## TASKS AND EXERCISES
[a] According to the court opinion, in what month and year was the corporation dissolved?
[b] List each contention the appellant makes in the court opinion's paragraph that begins "The appellant contends".
[c] For each statement, say whether it agrees with the court opinion:
(i) Coburn died in 1925.
(ii) The administrator holds two hundred shares.
(iii) The corporation was dissolved by order of a court.
-- Start of PAGE --
After the death of Coburn in 1925, the directors, who are also appellees, managed the affairs of the corporation until December, 1929, when it was dissolved by an order of the Corporation Commission. After dissolution the same directors acted as trustees for the purpose of collecting the assets and paying the debts of the corporation and distributing the surplus among the stockholders entitled thereto. After collecting all of the assets and paying all of the debts of the corporation there remained in the hands of the said trustees a net balance to be distributed among the stockholders, by way of a liquidating dividend, of 828,651.28. There are two claimants of this fund, one is, The Seaboard Citizens National Bank, administrator, and the other is the appellant. The administrator claims to be entitled to a dividend based on the thirteen hundred shares held by it, and the appellant claims that it is entitled, not only to a dividend based on the two hundred shares held by it as collateral, but also that it is entitled to the payment of its note in full out of the fund before any amount is paid to the administrator.

In the bill filed by the appellant it alleged that the payment of this note being secured by the said two hundred shares of preferred stock of the Coburn Motor Car Company, Incorporated, it is entitled to payment in full out of the said fund. It claimed in its bill “that in view of the foregoing, it is obvious that the whole of said sum now in the hands of the said directors as trustees should be paid over to your complainant, as the assignee of said two hundred shares of the preferred stock of said Coburn Motor Car Company, Incorporated, to be applied on said note * *

The commissioner to whom the cause was referred reported to the court that the appellant was entitled to two-fifteenths of said surplus to be applied to the note held by it, and that the administrator of Coburn’s estate was entitled to thirteen-fifteenths of the said surplus. The court, in sustaining the demurrer, by decree adjudged that “the complainant can only recover in this suit so much of the assets of the Coburn Motor Car Company, Incorporated, as may be represented by the two hundred shares of preferred stock of said corporation, pledged as collateral security by T. Gray Coburn for the note of $10,521.67 mentioned in said bill, and is not entitled to recover and cannot recover any part of said assets represented by the remaining thirteen hundred shares of the preferred stock of said corporation, but that the said Seaboard Citizens National Bank, administrator, d. b. n., of the estate of T. Gray Coburn, deceased, is entitled to recover so much of said assets as may be represented by the remaining thirteen hundred shares of said preferred stock and that, to this extent, the said demurrer should be and is hereby sustained.”

The appellant contends that inasmuch as Coburn owed the Coburn Motor Car Company, Incorporated, including interest at the time of the suit, approximately $125,000.00, it would be inequitable to turn over to the personal representative thirteen-fifteenths of the assets of the corporation without requiring a settlement of this indebtedness. Appellant further contends that the court should have required the indebtedness of $125,000.00 due by Coburn to the corporation to be set off against the claim of Coburn’s personal representative to the thirteen-fifteenths of the company’s assets, since Coburn died insolvent. Appellant also contends that the only way in which this right of set-off could be effectuated would be for the court to treat as done what ought to have been done and in so doing distribute the assets of the corporation just as it would have done if Coburn or his personal representative had paid to the corporation the amount of Coburn’s indebtedness of $125,000.00, and if this had been done the total assets of the corporation would have been approximately $153,000.00 and of this, the personal representative being the holder of the thirteen hundred shares of the preferred stock which passed to it upon Coburn’s death, would have been entitled to thirteen-fifteenths of the said amount and the appellant being holder of the two hundred shares, would have been entitled to two-fifteenths of the said amount. If this had been done the note of the appellant would have been paid in full, because two-fifteenths of the $153,000.00 would have been more than $20,000.00.
-- End of PAGE --
-- Start of DATA EXTRACT --
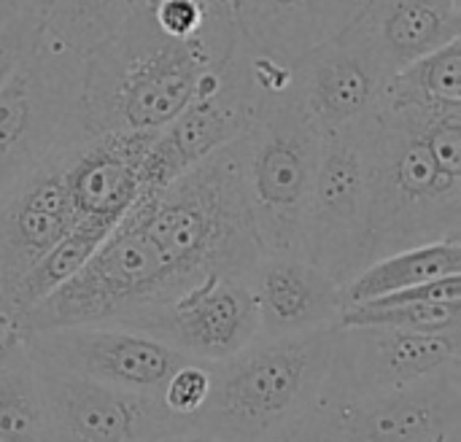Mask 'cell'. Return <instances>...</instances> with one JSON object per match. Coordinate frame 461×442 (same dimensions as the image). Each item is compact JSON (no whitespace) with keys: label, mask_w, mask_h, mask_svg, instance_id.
-- End of DATA EXTRACT --
## TASK-BY-TASK SOLUTIONS
[a] December 1929

[b]
1. Because Coburn owed the corporation about $125,000.00, including interest, it would be inequitable to give his personal representative thirteen-fifteenths of the corporation's assets without requiring a settlement of that debt.
2. Because Coburn died insolvent, the court should have set off his $125,000.00 debt to the corporation against his personal representative's claim to thirteen-fifteenths of the company's assets.
3. The only way to carry out that set-off is for the court to treat as done what ought to have been done. It would then distribute the assets as if the $125,000.00 had been paid. That would bring total assets to about $153,000.00, with thirteen-fifteenths to the personal representative and two-fifteenths to the appellant, which would pay the appellant's note in full.

[c]
(i) Yes: "After the death of Coburn in 1925"
(ii) No: "The administrator claims to be entitled to a dividend based on the thirteen hundred shares held by it"
(iii) No: "dissolved by an order of the Corporation Commission"